Your assignment >>
Answer these questions using the Apache Pulsar text below:
1. Which company developed Pulsar?
2. What level of latency does the platform deliver?
3. What is the distributed storage layer based on?

Page excerpt >>

##############################

Apache Pulsar
Cloud-native distributed messaging system. Integrates multi-tenancy, geo-distributed replication, and schema management. Kafka alternative developed by Yahoo.
Server
Apache Pulsar
Overview
Apache Pulsar is a cloud-native distributed messaging and streaming platform originally developed by Yahoo (now Verizon Media) to address the limitations of traditional messaging systems. Designed with native multi-tenancy, real-time geo-replication, and a unique tiered architecture that separates serving and storage layers, Pulsar enables dynamic scaling and operational excellence. The platform delivers millions of messages per second with high throughput processing and millisecond-level low latency, making it ideal for IoT data processing, real-time analytics, and event-driven architectures in cloud-first environments.
Details
Apache Pulsar 2025 edition has established itself as the next-generation messaging platform for cloud-first enterprise environments. Its unique tiered architecture completely separates the Apache BookKeeper-based distributed storage layer from the Pulsar broker serving layer, enabling flexible scaling that was difficult to achieve with traditional coupled architectures like Kafka. Multi-tenancy is implemented through namespaces, resource isolation, and quota management, allowing multiple organizations and applications to safely operate on a single cluster. Geo-replication can be easily enabled through configuration, ensuring data consistency and disaster recovery in globally distributed environments. The comprehensive ecosystem includes Pulsar Functions, Pulsar IO, transactions, Schema Registry, and other enterprise-grade features.

##############################

Dataset section >>
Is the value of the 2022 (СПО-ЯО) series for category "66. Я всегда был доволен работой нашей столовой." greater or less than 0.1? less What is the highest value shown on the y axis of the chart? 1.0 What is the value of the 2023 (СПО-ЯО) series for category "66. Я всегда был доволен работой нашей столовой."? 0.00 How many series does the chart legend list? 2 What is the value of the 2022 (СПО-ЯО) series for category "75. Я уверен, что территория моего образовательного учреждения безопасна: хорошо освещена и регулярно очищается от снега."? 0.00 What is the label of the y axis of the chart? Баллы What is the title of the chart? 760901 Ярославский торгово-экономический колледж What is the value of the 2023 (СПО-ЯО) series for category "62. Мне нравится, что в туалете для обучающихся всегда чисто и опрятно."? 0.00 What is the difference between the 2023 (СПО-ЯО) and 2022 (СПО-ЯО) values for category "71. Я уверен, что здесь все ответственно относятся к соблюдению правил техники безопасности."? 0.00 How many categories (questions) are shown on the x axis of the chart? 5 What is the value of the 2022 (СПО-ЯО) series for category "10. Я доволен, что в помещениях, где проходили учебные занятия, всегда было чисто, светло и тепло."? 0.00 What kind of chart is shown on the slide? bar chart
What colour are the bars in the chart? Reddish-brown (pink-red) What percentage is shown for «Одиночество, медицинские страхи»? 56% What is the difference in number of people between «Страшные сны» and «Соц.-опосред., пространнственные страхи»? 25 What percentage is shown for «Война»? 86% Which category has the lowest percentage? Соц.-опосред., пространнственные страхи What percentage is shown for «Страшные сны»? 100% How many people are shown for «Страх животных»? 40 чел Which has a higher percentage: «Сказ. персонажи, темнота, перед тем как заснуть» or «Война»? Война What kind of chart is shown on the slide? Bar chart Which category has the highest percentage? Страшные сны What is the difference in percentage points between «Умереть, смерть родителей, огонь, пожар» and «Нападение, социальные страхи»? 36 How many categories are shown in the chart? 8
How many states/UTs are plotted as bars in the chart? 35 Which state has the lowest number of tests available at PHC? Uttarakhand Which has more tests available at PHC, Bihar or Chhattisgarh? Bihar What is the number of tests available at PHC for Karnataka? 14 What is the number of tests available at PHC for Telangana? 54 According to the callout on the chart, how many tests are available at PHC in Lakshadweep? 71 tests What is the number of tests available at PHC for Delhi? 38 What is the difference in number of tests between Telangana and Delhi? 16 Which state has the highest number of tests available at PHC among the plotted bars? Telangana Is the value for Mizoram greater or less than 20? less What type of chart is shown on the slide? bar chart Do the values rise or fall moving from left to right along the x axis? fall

##############################

Written reply >>
1. Yahoo (now Verizon Media)
2. Millisecond-level low latency
3. Apache BookKeeper